Quantum Mechanical Treatment of Stimulated Raman Cross Sections

TL;DR

This paper develops a comprehensive quantum mechanical framework for stimulated Raman cross sections, providing a first-principles predictive formula and confirming the relation to spontaneous Raman cross sections, thereby deepening understanding of light-molecule interactions.

Contribution

It introduces a full quantum mechanical treatment of $\sigma_{SRS}$ using semi-classical and QED methods, establishing a rigorous theoretical basis and confirming the Einstein-coefficient-like relation.

Findings

Derived a predictive formula for $\sigma_{SRS}$ from first principles.

Confirmed the relation between $\sigma_{SRS}$ and $\sigma_{Raman}$.

Unveiled the physical factors making $\sigma_{SRS}$ inherently strong.

Abstract

Stimulated Raman scattering (SRS) has played an increasingly pivotal role in chemistry and photonics.

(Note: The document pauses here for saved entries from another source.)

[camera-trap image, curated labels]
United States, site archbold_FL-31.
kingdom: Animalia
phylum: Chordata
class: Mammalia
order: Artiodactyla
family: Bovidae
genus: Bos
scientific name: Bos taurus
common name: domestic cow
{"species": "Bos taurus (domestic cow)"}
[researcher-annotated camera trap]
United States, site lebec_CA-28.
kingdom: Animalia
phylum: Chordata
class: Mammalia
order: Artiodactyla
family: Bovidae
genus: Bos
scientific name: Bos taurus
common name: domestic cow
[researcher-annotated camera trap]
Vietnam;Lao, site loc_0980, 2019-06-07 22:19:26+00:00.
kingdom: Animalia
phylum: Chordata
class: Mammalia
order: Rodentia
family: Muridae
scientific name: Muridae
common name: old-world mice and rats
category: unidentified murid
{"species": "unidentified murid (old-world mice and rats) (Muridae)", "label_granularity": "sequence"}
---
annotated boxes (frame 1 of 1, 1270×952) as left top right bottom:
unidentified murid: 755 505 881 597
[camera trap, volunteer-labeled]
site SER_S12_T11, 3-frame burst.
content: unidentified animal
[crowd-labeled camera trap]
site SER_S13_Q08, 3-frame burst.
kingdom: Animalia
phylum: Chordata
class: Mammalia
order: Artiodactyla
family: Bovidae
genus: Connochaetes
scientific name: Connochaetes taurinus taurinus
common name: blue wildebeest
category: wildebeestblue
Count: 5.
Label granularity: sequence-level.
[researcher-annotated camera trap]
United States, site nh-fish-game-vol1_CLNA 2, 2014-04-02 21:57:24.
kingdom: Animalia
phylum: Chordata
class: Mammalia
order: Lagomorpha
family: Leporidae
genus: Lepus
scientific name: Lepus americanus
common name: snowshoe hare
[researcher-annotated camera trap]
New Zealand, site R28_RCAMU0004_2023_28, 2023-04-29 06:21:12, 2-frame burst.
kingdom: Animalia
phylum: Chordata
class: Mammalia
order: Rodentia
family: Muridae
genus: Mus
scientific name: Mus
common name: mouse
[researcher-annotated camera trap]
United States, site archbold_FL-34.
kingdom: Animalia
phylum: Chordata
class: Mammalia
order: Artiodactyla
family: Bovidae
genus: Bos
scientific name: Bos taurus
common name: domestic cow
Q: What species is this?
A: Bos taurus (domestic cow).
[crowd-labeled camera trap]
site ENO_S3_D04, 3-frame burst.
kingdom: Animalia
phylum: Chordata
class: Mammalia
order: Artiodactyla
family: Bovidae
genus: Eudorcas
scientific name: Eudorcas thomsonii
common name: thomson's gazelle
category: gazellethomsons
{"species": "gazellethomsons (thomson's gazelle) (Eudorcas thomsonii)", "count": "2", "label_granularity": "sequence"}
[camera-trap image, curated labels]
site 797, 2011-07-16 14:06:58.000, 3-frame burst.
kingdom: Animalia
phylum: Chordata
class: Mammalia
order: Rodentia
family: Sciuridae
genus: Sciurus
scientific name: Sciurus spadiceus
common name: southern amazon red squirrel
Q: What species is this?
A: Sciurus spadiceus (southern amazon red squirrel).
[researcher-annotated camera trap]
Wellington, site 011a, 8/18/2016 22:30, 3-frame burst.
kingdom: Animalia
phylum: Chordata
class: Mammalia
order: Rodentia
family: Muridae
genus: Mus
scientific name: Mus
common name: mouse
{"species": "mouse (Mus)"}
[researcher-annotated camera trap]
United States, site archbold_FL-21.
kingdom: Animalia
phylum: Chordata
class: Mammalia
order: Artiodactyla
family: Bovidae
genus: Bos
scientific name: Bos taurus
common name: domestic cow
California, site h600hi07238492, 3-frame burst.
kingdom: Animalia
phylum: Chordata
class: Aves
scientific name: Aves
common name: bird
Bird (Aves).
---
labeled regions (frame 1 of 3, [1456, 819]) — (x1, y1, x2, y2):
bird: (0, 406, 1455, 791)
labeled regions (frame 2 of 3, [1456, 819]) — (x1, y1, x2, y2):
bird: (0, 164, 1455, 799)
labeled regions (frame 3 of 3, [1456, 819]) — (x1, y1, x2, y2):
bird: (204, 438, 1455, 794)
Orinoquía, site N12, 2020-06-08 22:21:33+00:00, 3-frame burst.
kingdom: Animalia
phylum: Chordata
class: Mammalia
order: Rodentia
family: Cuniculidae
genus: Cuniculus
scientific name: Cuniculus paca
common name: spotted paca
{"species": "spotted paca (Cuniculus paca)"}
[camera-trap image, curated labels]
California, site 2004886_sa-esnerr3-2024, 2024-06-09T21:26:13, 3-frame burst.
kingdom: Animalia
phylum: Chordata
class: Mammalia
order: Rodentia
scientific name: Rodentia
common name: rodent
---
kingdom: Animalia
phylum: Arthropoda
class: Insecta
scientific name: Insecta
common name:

Recently, understanding of light-molecule interaction during SRS was brought to a new quantitative level through the introduction of stimulated Raman cross section, $\sigma_{SRS}$. Measurements of Raman-active molecules have revealed interesting insights, and theoretical consideration has suggested an Einstein-coefficient-like relation between $\sigma_{SRS}$ and the commonly used spontaneous Raman cross sections, $\sigma_{Raman}$. However, the theoretical underpinning of $\sigma_{SRS}$ is not known. Herein we provide a full quantum mechanical treatment for $\sigma_{SRS}$, via both a semi-classical method and a quantum electrodynamic (QED) method. The resulting formula provides a rigorous theory to predict experimental outcome from first principles, and unveils key physical factors rendering $\sigma_{SRS}$ inherently strong response. Through this formula, we also confirm the validity of the Einstein-coefficient-like equation connecting $\sigma_{Raman}$ and $\sigma_{SRS}$ reported earlier, and discuss the inherent symmetry between all spontaneous and stimulated optical processes. Hence the present treatment shall deepen the fundamental understanding of the molecular response during SRS, and facilitate quantitative applications in various experiments.